◆ Exercise description ◆
From the material below, retype exactly the lines that begin at the line with "1,600 m2 LAND" and end after the line with "Impressionistic portrayal of fall color."; pictures stay out of the copy.

◆ Excerpted data ◆
▼▼▼

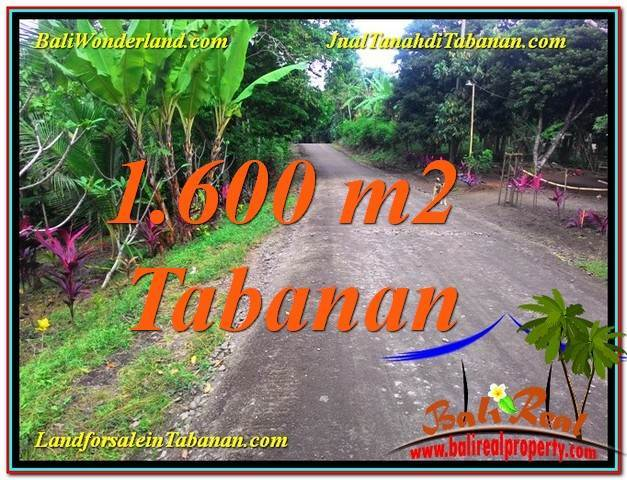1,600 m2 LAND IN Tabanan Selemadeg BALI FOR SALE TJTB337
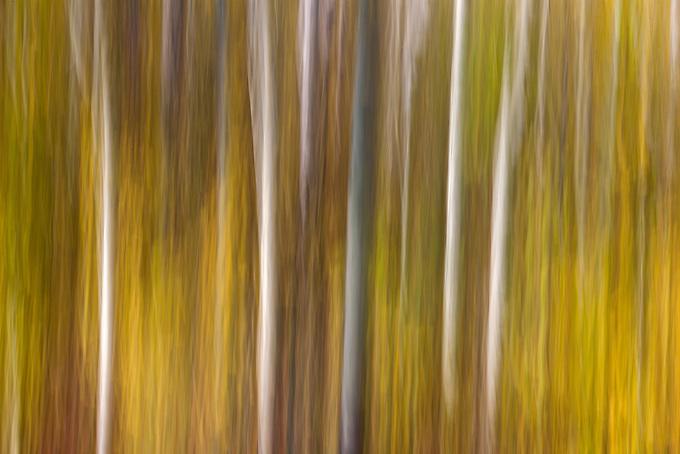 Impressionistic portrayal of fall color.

▲▲▲
▼▼▼

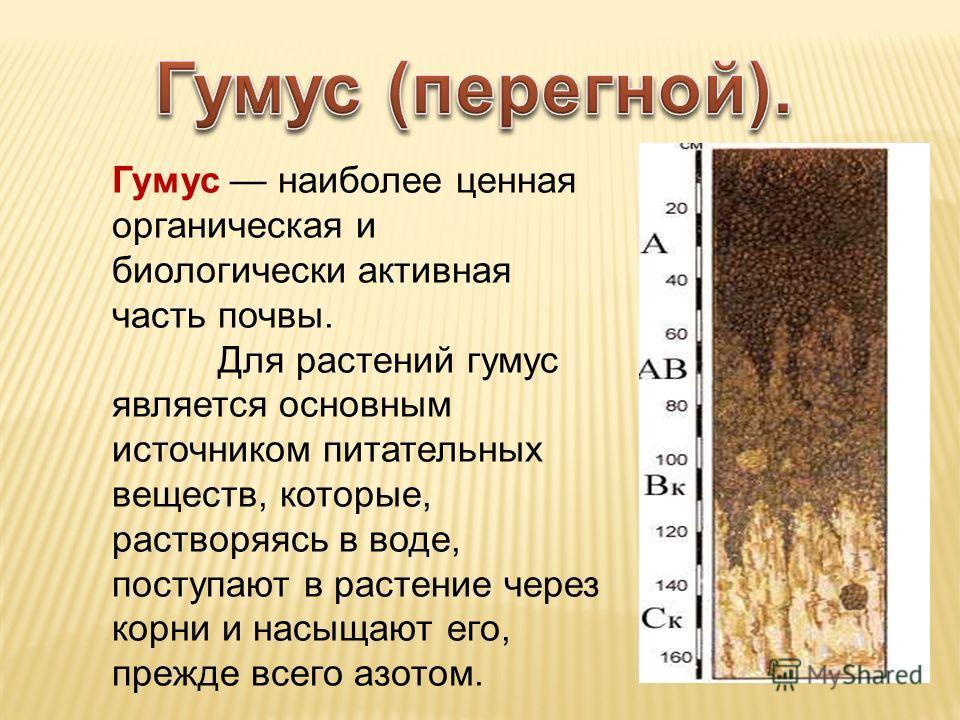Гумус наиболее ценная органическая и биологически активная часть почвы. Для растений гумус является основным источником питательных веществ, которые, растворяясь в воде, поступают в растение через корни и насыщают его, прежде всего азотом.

▲▲▲

◆ Task result ◆
1,600 m2 LAND IN Tabanan Selemadeg BALI FOR SALE TJTB337
 Impressionistic portrayal of fall color.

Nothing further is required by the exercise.